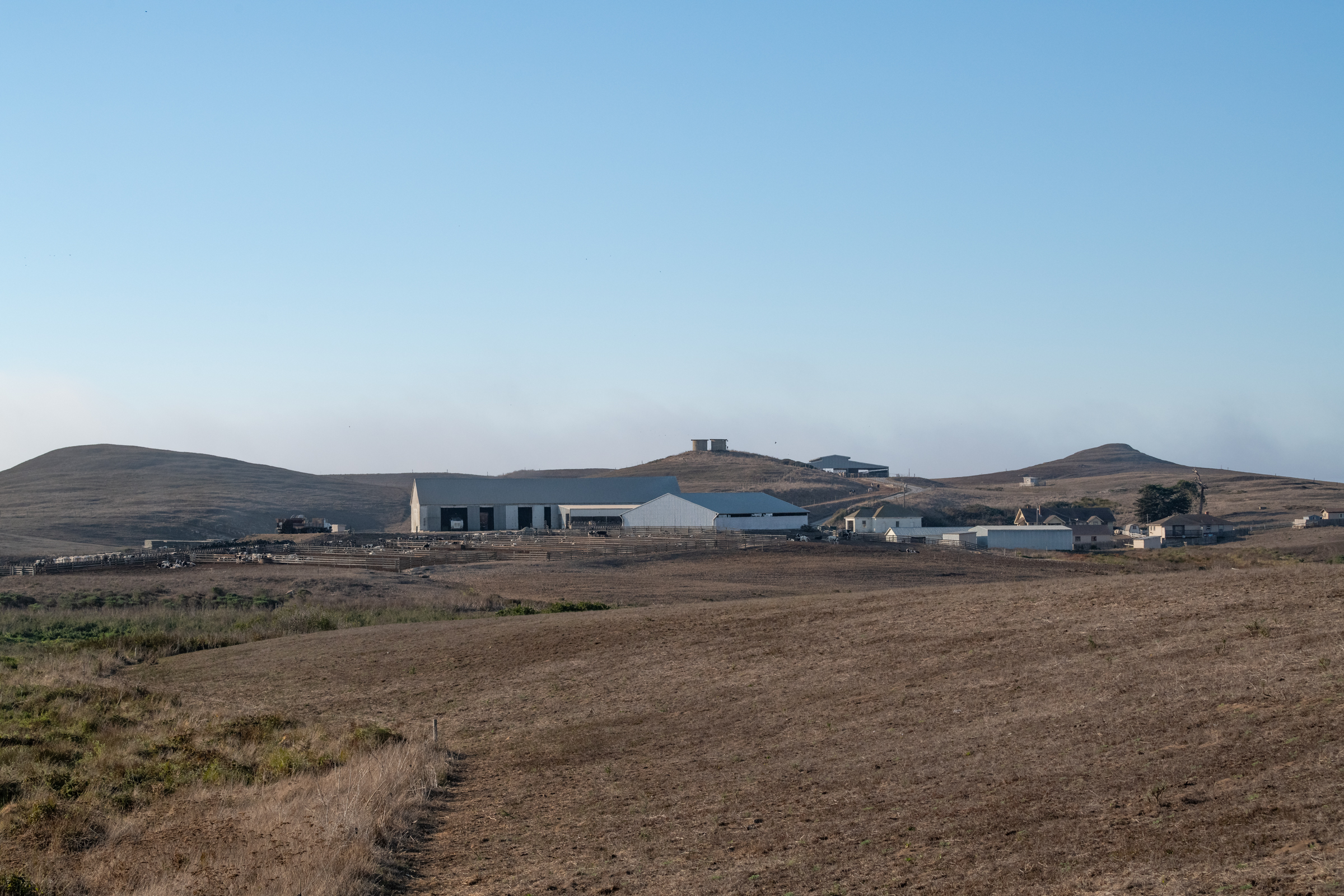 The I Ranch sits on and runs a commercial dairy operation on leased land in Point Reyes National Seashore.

==

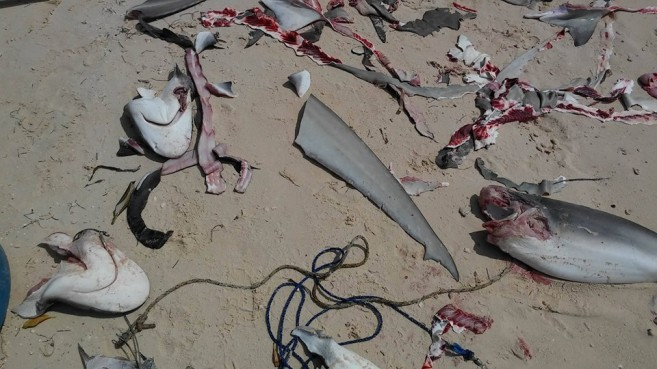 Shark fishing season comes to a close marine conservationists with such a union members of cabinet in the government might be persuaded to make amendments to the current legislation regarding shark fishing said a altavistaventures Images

* * *

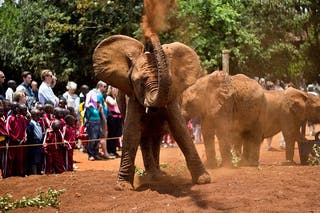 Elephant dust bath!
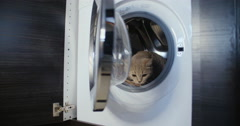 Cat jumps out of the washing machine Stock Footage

▶ _EXERCISE REQUIREMENTS_
Pictures aside, return exactly the lines from the data above, starting at the line that has "Elephant dust bath!" and ending at the line that has "Cat jumps out", both included.

▶ _SOLUTION_
 Elephant dust bath!
 Cat jumps out of the washing machine Stock Footage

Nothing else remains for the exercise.